26.3645
La Poste réprime-t-elle ses collaborateurs particulièrement engagés ?
Texte déposé
Le Conseil fédéral considère-t-il ce licenciement comme compatible avec les valeurs de service public, les attentes des citoyens suisses et les objectifs stratégiques attribués à la Poste ?
Quelles mesures le Conseil fédéral compte-t-il prendre pour garantir que les processus de modernisation de La Poste ne se fassent pas au détriment de la qualité du service et du bien-être des employés ?
Quelle est la politique du Conseil fédéral en matière de service universel postal ? Comment compte-t-il préserver l’accessibilité et la qualité des services postaux pour l’ensemble de la population, y compris dans les zones rurales ou moins rentables ?
Le Conseil fédéral estime-t-il que les consignes internes de La Poste, telles que celle interdisant de monter les colis dans les étages, sont aptes à préserver la motivation et l'engagement du personnel?
Développement
Le licenciement de Jean-Daniel Taverney, facteur à Vevey pendant 42 ans, a provoqué à juste titre un tollé d'ampleur nationale. Ce dernier a été renvoyé pour avoir monté les colis dans les étages, une pratique qu’il justifiait par la volonté de maintenir un service de qualité pour les usagers. Cette décision a été perçue comme absurde et inhumaine par une grande partie de la population. Elle interroge sur les priorités de l’entreprise publique et sur la place accordée à l’humain et au maintien d'un service public de proximité.

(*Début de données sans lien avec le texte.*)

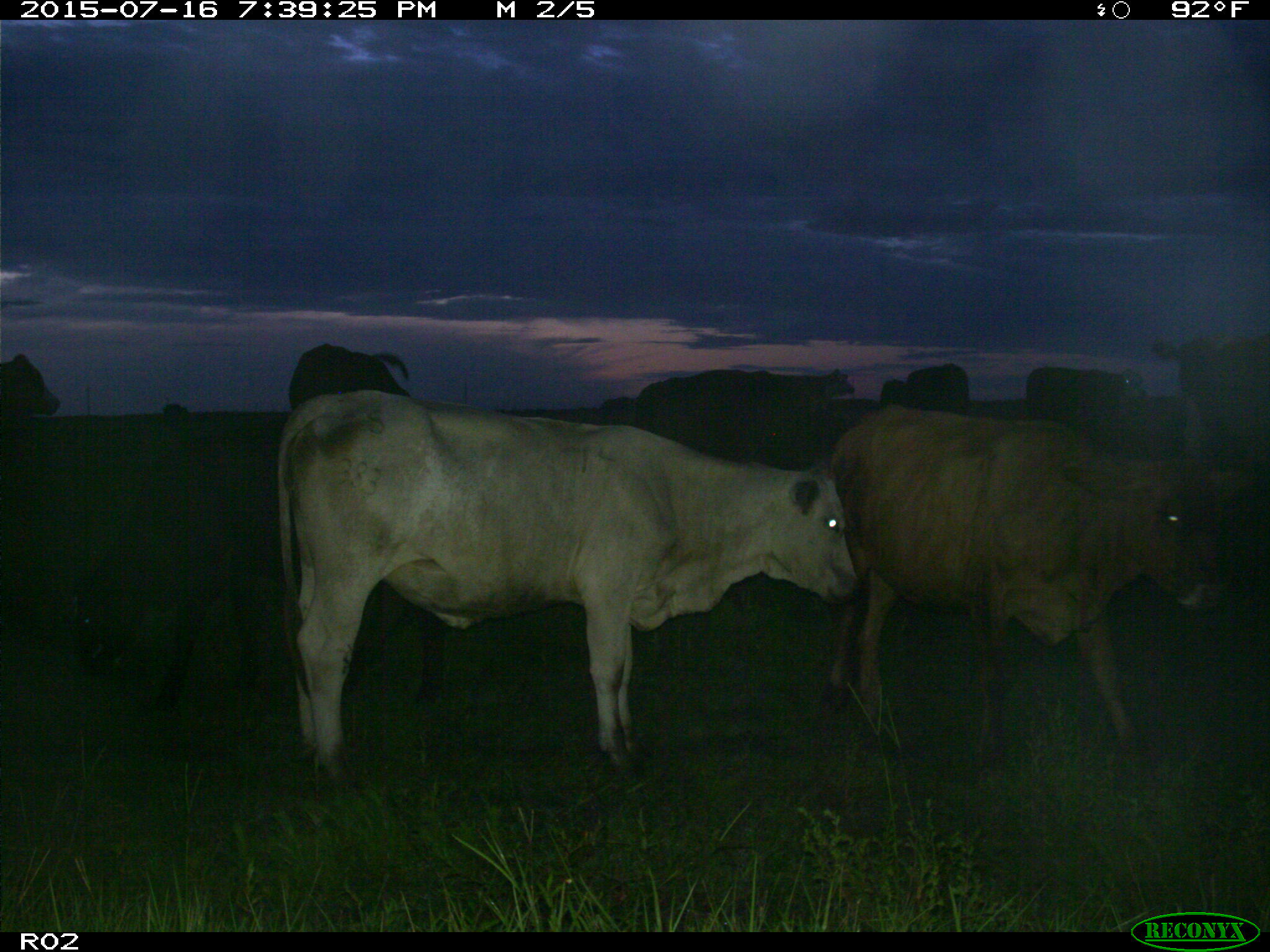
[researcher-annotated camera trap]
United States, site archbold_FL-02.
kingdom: Animalia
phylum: Chordata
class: Mammalia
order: Artiodactyla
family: Bovidae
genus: Bos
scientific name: Bos taurus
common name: domestic cow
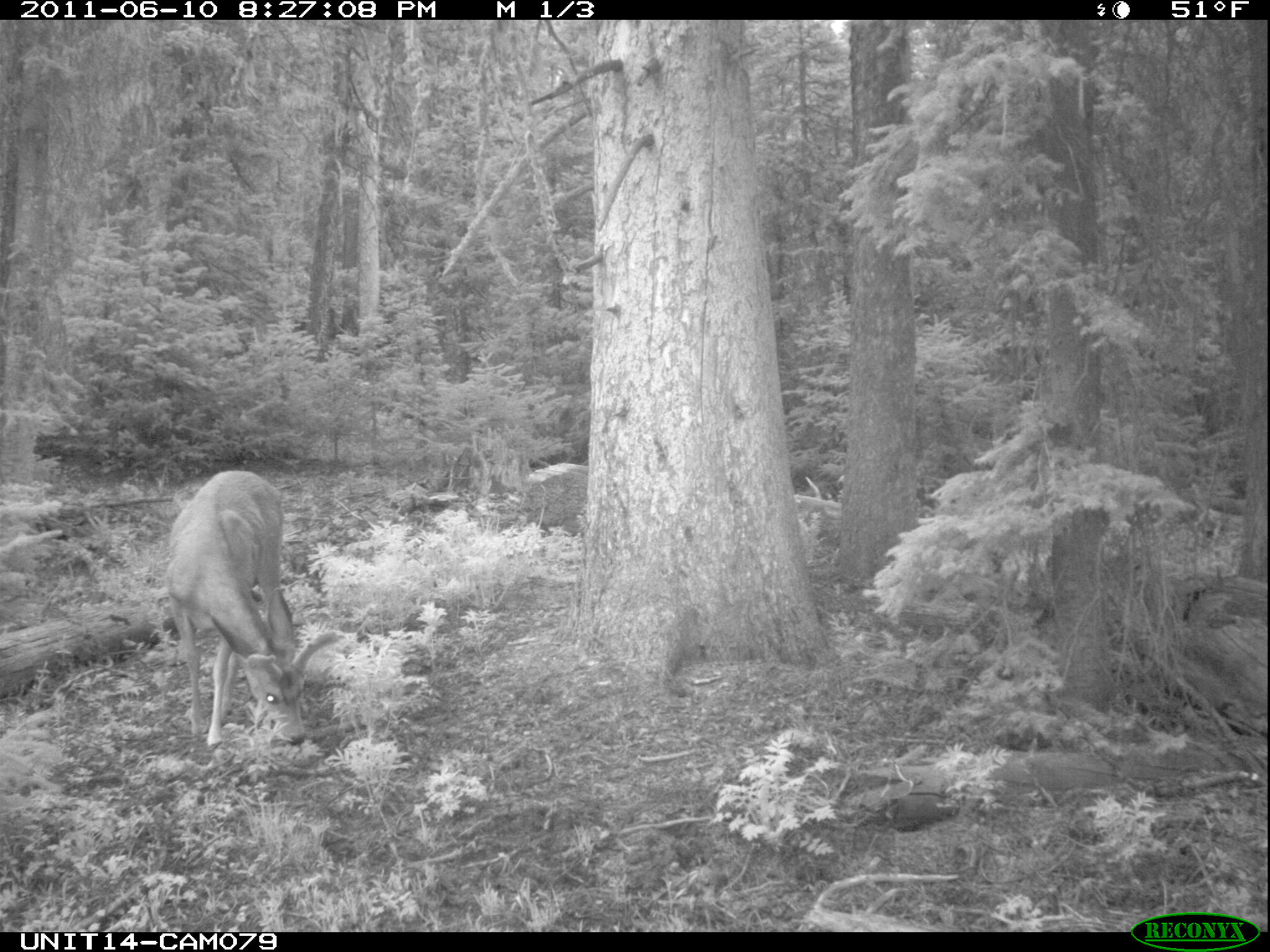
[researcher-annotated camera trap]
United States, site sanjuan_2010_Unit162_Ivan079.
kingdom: Animalia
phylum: Chordata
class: Mammalia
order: Artiodactyla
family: Cervidae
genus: Odocoileus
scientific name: Odocoileus hemionus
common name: mule deer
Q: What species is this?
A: Odocoileus hemionus (mule deer).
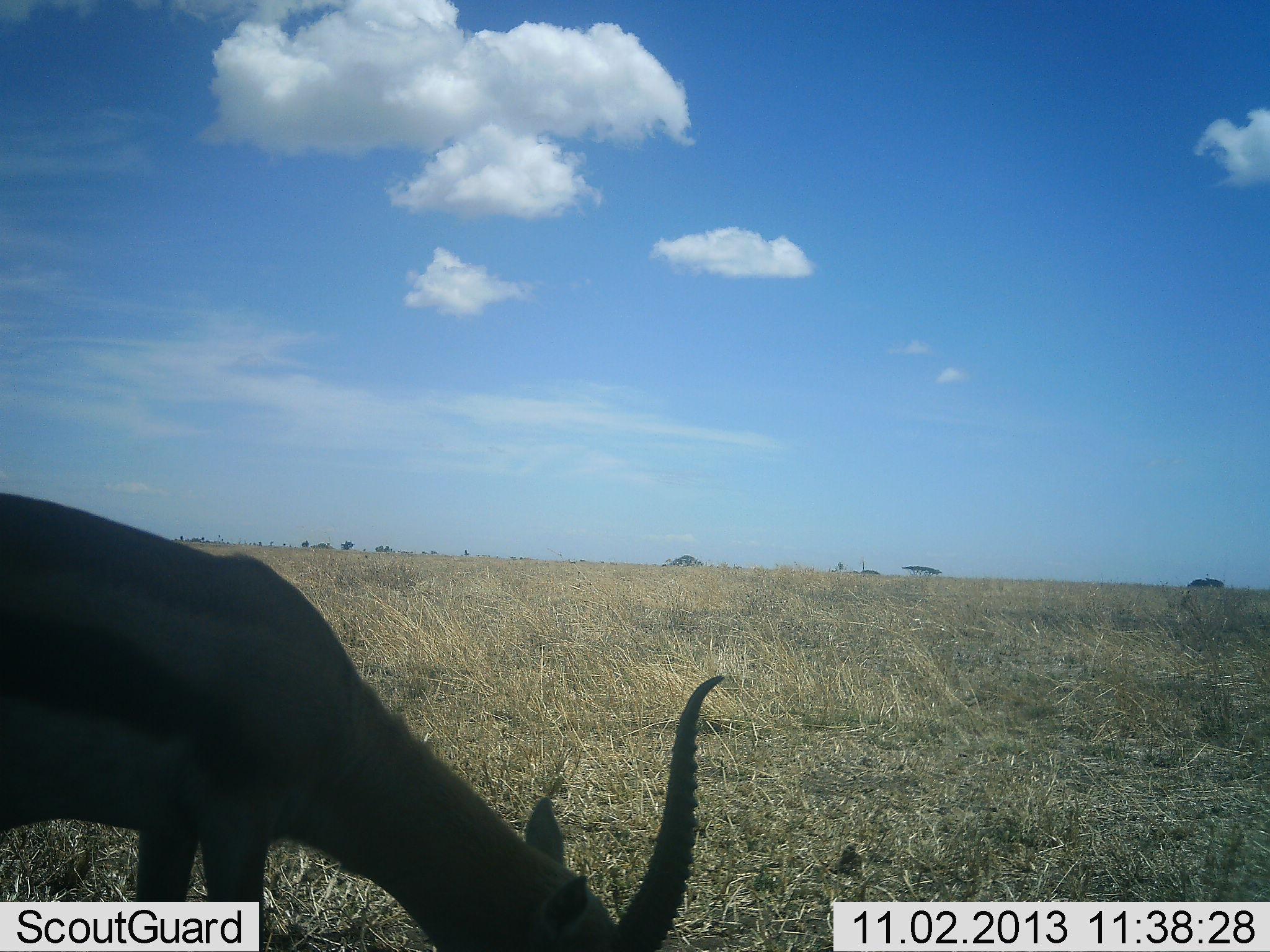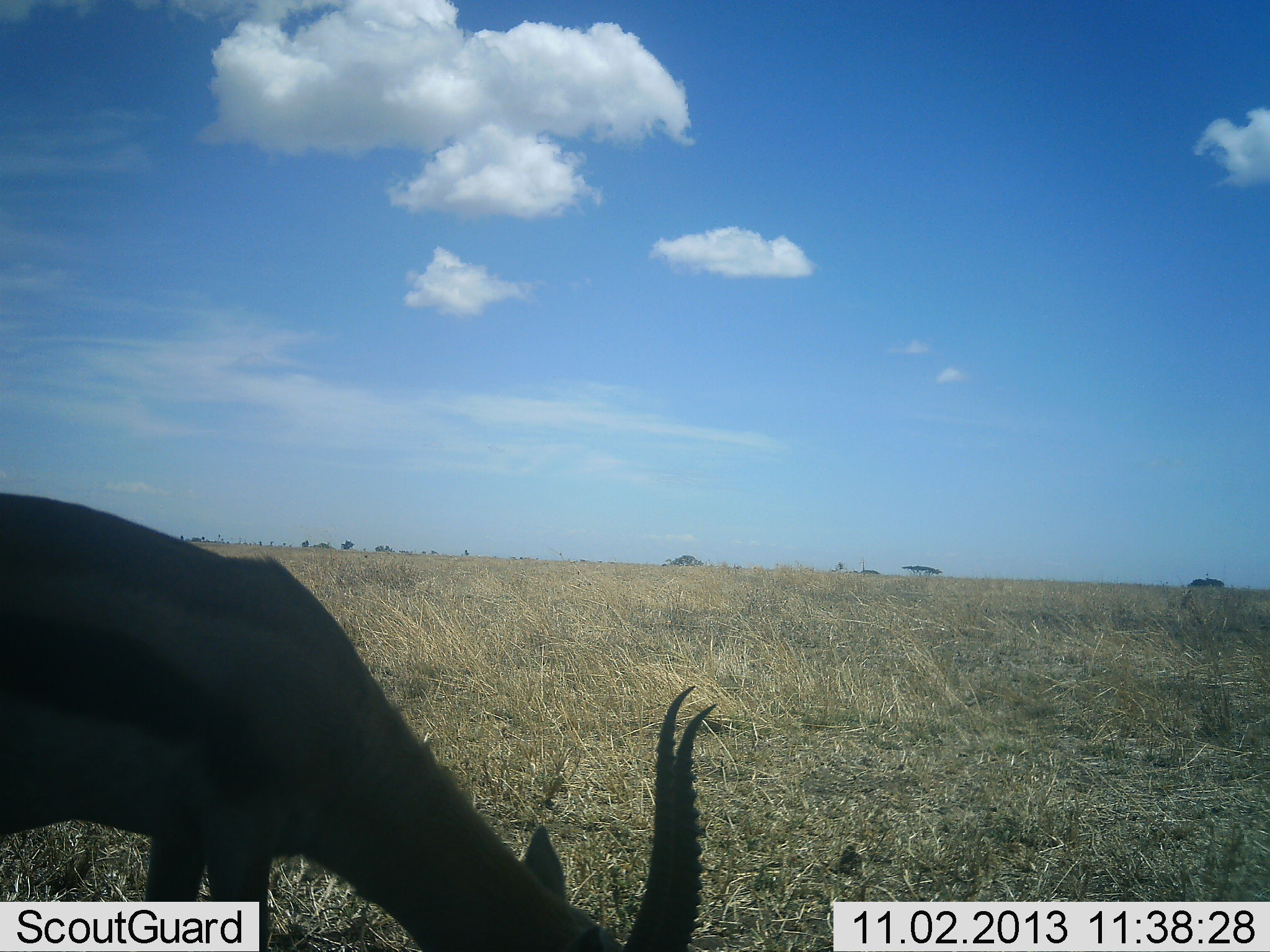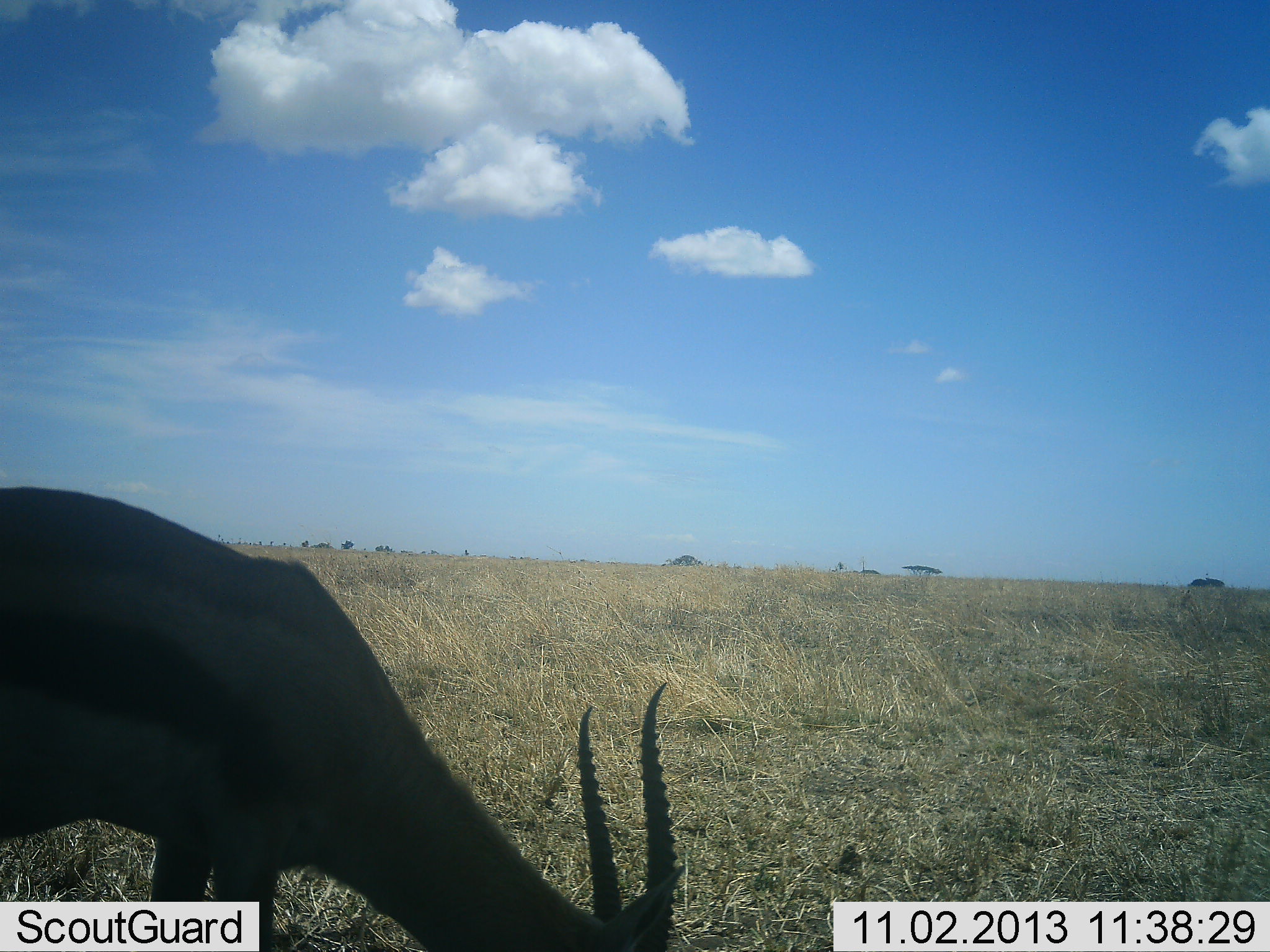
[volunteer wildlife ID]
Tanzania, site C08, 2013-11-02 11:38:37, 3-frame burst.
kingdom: Animalia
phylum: Chordata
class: Mammalia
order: Artiodactyla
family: Bovidae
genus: Eudorcas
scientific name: Eudorcas thomsonii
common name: thomson's gazelle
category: gazellethomsons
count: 1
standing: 50%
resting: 0%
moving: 0%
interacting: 0%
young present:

Dans ses objectifs stratégiques pour La Poste pour la période 2025 – 2028, le Conseil fédéral exigeait que "La Poste pratique une politique du personnel progressiste et sociale" et que "La Poste suscite la confiance des collaborateurs par son style de gestion". L'affaire susmentionnée semble peu cohérente avec ces objectifs.
Avis du Conseil fédéral
Le Conseil fédéral pilote la Poste en lui assignant des objectifs stratégiques. Il attend notamment de la Poste qu’elle pratique une politique du personnel progressiste et sociale. Le Conseil fédéral n’exerce en principe aucune influence sur les activités opérationnelles de la Poste. Il ne se prononce donc pas sur des cas concrets concernant le personnel (cf. également la réponse à la question 26.7475). De même, il n’appartient pas au Conseil fédéral de se prononcer sur les directives internes et leurs éventuelles répercussions sur les collaborateurs de la Poste. Pour le Conseil fédéral, l’essentiel est que la Poste assure le service universel par la fourniture de services postaux sur l’ensemble du territoire de manière efficace et avec un niveau de qualité élevé.
Chaque année, le Conseil fédéral vérifie le respect des objectifs stratégiques. À cette occasion, il délivre systématiquement un avis favorable à la Poste. Le contrôle de la qualité du service universel par la fourniture de services postaux est assuré chaque année par la PostCom. Jusqu’à présent, celle-ci a toujours pu attester que La Poste respectait pleinement les exigences de qualité. Afin de mesurer le bien-être de ses collaborateurs, La Poste réalise chaque année une enquête de satisfaction du personnel. Les résultats obtenus se situent systématiquement à un niveau élevé et constant.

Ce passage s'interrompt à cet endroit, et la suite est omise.